**Directions**
Please print every line from the one containing "In the scene, does" through the last line of the records below, exactly as written and nothing more.

**Excerpted records**
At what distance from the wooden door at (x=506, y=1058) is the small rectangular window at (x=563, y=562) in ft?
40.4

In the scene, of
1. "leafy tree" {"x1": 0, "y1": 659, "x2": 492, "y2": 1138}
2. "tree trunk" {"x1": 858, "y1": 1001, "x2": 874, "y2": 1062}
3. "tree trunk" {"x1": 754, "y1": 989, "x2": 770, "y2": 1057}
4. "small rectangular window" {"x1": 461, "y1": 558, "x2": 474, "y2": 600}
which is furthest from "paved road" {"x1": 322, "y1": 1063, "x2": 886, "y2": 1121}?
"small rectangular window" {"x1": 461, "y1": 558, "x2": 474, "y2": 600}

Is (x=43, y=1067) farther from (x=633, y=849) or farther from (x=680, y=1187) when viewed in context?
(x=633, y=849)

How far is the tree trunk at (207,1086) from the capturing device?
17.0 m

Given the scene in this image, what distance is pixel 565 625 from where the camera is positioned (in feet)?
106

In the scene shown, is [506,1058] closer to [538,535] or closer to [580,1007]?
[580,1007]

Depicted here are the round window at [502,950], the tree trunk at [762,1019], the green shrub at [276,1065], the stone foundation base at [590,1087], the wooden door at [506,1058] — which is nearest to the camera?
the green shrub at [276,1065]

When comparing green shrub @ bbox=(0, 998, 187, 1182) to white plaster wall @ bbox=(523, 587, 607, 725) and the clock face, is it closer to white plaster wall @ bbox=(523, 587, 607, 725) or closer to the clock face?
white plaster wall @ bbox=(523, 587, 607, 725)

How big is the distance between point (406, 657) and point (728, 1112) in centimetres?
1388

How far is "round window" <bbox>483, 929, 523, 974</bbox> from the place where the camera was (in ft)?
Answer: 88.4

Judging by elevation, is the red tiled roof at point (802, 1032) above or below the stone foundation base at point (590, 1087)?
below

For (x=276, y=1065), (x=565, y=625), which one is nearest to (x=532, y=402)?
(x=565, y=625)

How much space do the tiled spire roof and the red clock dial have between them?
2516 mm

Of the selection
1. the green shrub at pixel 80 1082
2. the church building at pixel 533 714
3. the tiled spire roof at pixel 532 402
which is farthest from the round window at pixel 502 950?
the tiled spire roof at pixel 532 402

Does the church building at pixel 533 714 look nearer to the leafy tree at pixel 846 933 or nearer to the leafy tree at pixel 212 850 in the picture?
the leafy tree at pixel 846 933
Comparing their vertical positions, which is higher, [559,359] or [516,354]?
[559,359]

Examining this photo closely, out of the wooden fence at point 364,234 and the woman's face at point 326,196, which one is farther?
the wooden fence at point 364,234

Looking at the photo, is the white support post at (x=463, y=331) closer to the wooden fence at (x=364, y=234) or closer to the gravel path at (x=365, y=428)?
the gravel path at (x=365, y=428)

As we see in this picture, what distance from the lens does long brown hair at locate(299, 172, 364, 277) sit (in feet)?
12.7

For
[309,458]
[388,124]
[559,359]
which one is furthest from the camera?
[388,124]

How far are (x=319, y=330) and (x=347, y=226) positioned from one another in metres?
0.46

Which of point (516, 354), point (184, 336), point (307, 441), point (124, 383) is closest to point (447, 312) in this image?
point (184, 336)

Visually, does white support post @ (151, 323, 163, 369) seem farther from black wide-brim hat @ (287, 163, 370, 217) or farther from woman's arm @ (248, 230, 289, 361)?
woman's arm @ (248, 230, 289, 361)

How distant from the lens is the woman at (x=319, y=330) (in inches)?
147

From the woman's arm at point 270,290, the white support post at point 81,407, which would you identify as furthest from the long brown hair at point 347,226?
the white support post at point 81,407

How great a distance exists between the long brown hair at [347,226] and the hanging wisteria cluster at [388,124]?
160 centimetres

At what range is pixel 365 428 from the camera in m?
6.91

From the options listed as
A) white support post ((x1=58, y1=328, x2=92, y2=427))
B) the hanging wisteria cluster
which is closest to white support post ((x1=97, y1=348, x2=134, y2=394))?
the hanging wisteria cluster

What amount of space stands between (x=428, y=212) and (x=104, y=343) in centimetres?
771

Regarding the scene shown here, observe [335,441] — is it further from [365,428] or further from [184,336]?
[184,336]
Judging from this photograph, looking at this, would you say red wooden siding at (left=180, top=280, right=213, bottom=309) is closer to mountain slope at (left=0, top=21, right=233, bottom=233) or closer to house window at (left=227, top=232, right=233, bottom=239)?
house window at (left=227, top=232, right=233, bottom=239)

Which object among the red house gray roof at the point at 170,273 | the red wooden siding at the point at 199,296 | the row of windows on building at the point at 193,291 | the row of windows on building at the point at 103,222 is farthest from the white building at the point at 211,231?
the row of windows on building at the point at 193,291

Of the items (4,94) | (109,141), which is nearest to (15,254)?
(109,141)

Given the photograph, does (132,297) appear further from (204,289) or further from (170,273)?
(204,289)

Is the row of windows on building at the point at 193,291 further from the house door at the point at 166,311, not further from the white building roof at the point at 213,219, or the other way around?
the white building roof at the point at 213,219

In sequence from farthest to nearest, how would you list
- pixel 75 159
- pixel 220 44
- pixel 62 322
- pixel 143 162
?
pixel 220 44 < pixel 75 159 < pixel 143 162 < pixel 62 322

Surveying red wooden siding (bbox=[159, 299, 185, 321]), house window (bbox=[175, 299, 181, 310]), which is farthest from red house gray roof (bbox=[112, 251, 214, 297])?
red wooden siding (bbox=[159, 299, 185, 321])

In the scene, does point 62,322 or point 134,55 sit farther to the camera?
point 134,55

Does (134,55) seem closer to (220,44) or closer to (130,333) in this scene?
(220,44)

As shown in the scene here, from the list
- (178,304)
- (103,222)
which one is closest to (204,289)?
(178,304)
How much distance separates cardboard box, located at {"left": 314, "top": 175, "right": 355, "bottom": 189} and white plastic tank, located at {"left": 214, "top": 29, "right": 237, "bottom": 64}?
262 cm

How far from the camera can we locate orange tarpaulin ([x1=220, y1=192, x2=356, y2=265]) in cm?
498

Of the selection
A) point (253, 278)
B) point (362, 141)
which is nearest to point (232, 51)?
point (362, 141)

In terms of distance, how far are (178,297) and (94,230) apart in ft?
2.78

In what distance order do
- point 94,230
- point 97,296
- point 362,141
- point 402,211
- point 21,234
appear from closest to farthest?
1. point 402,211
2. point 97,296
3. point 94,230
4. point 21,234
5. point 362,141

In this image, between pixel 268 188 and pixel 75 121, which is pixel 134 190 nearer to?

**Answer for the task**
In the scene, does point 62,322 or point 134,55 sit farther to the camera?
point 134,55

Does (134,55) seem closer to (220,44) or closer to (130,333) in this scene?
(220,44)

As shown in the scene here, from the list
- (178,304)
- (103,222)
which one is closest to (204,289)?
(178,304)
How much distance separates cardboard box, located at {"left": 314, "top": 175, "right": 355, "bottom": 189} and white plastic tank, located at {"left": 214, "top": 29, "right": 237, "bottom": 64}?
262 cm

How far from the camera can we locate orange tarpaulin ([x1=220, y1=192, x2=356, y2=265]) in cm?
498

Of the selection
A) point (253, 278)
B) point (362, 141)
which is nearest to point (232, 51)?
point (362, 141)

In terms of distance, how far are (178,297) and (94,230) apart in ft?
2.78

In what distance order do
- point 94,230
- point 97,296
- point 362,141
- point 402,211
- point 21,234
appear from closest to farthest?
1. point 402,211
2. point 97,296
3. point 94,230
4. point 21,234
5. point 362,141

In this image, between pixel 268 188 and pixel 75 121, which is pixel 134 190 nearer to?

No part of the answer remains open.